S1 nuclease digestion assay

Supercoiled plasmids (5 μg) were treated with 3 units S1 nuclease or mock-treated, in S1 nuclease buffer (Invitrogen) containing 100 mM final concentration of NaCl, for 5 min at 37°C. Reactions were stopped by performing two phenol, and two phenol-chloroform extractions. DNA was precipitated with ethanol, centrifuged and resuspended in dH₂O for digestion with restriction enzymes as indicated. Restriction digested samples were electrophoresed on a 0.8% agarose gel and stained with ethidium bromide for visualization.
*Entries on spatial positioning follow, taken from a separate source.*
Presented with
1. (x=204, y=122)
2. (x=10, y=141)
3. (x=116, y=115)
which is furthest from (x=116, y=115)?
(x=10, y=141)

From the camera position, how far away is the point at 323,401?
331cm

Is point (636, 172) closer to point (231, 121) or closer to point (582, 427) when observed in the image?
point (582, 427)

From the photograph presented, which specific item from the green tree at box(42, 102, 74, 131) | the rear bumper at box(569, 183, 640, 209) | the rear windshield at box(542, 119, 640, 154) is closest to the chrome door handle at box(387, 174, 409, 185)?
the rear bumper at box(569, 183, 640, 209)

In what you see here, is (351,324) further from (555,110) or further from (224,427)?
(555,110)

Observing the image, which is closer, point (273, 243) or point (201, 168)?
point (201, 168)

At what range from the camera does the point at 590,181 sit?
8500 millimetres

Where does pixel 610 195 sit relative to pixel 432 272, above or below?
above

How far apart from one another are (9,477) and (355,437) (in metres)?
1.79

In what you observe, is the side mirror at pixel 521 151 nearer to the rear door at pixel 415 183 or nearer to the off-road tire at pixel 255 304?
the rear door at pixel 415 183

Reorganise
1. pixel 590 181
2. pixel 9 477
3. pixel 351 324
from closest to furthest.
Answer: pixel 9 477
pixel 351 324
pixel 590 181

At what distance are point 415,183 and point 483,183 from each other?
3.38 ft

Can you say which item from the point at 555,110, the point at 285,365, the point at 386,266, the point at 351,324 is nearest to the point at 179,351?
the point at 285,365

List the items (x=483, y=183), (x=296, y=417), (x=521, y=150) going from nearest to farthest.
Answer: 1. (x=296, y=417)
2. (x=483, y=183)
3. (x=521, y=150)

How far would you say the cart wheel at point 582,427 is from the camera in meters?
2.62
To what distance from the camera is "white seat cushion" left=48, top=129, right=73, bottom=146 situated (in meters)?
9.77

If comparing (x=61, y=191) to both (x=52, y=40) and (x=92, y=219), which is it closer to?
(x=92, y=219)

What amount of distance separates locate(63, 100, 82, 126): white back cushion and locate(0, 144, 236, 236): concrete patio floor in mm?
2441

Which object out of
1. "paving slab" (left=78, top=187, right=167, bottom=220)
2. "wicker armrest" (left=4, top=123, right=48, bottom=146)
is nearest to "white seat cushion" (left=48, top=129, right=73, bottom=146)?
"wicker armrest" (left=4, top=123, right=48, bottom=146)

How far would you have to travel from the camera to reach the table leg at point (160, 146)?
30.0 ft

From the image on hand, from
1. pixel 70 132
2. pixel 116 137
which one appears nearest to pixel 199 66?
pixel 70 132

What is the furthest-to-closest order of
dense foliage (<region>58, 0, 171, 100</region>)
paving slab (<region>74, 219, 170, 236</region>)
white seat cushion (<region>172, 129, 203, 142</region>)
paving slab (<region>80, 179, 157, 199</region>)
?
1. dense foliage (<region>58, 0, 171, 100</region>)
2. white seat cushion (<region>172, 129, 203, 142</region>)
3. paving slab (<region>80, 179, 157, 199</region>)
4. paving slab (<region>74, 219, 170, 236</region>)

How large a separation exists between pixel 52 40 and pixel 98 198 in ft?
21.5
Two separate plasmid purifications were utilized for this study, with similar results.

Pol-recombinant viruses

HSV-2 pol (SB5, 83D, 6652 and 6757 described in [21]) or HSV-1 pol (SC16 and PAA^r5) coding regions were co-transfected with replication defective HP66 viral DNA containing a LacZ insertion within pol[17] into Vero cells to generate recombinant viruses. Recombinant viruses were successfully obtained for all pols except wild type HSV-1 SC16 and the low error rate or antimutator HSV-1 PAA^r5 [10]. The pol-recombinant viruses were plaque-purified and the pol genes completely sequenced along with those of their parental viruses to confirm the recombination event. Three of the HSV-2 viruses, HSV-2 SB5, HSV-2 6652 and HSV-2 83D, had pol sequences consistent with wild type isolates found in GeneBank and were recently characterized [21].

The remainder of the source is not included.